PDF(Pubmed)
Abstract:
The transcription factor Sox10 is an important determinant of oligodendroglial identity and influences oligodendroglial development and characteristics at various stages. Starting from RNA-seq data, we here show that the expression of several voltage-gated ion channels with known expression and important function in oligodendroglial cells depends upon Sox10. These include the Nav1.1, Cav2.2, Kv1.1, and Kir4.1 channels. For each of the four encoding genes, we found at least one regulatory region that is activated by Sox10 in vitro and at the same time bound by Sox10 in vivo.
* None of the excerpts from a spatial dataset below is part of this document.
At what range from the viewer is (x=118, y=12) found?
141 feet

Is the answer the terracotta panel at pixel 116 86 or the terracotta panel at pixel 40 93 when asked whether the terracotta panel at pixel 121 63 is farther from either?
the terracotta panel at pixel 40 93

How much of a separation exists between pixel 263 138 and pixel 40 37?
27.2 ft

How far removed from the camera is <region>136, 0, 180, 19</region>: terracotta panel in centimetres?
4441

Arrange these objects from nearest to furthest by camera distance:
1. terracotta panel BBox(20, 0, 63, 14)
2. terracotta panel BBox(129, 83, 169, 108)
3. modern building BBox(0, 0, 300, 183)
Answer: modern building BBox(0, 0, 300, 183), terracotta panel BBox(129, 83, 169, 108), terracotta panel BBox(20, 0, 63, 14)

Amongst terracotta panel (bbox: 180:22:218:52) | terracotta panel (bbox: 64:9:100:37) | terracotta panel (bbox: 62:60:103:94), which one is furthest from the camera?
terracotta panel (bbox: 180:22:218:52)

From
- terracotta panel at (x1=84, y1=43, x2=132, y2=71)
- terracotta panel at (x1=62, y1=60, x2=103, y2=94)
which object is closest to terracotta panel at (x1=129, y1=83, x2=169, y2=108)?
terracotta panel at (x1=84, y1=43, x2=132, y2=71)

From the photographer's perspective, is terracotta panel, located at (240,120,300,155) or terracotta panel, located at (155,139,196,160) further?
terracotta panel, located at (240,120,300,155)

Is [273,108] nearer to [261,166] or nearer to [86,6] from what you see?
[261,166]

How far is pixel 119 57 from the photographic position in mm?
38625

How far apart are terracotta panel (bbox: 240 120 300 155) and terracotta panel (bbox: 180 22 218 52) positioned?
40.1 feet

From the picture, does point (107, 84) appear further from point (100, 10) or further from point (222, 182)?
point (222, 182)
Cell-specific deletion of Sox10 in oligodendroglial cells furthermore led to a strong downregulation of all four ion channels in a mouse model and thus in vivo. Our study provides a clear functional link between voltage-gated ion channels and the transcriptional regulatory network in oligodendroglial cells. Furthermore, our study argues that Sox10 exerts at least some of its functions in oligodendrocyte progenitor cells, in myelinating oligodendrocytes, or throughout lineage development via these ion channels. By doing so, we present one way in which oligodendroglial development and properties can be linked to neuronal activity to ensure crosstalk between cell types during the development and function of the central nervous system.
摘要:
转录因子Sox10是少突胶质细胞身份的重要决定因素,并在各个阶段影响少突胶质细胞的发育和特征。从RNA-seq数据开始,我们在这里表明,在少突胶质细胞中具有已知表达和重要功能的几种电压门控离子通道的表达取决于Sox10。其中包括Nav1.1、Cav2.2、Kv1.1和Kir4.1通道。对于四个编码基因中的每一个,我们发现至少一个调控区在体外被Sox10激活,同时在体内被Sox10结合。少突胶质细胞中Sox10的细胞特异性缺失还导致小鼠模型中所有四种离子通道的强烈下调,因此在体内。我们的研究提供了电压门控离子通道和少突胶质细胞转录调控网络之间的明确功能联系。此外,我们的研究认为,Sox10在少突胶质细胞祖细胞中至少发挥了一些功能,在髓鞘少突胶质细胞中,或通过这些离子通道在整个谱系发育过程中。通过这样做,我们提出了一种方法,其中少突神经胶质的发育和特性可以与神经元活动联系起来,以确保在中枢神经系统发育和功能过程中细胞类型之间的串扰。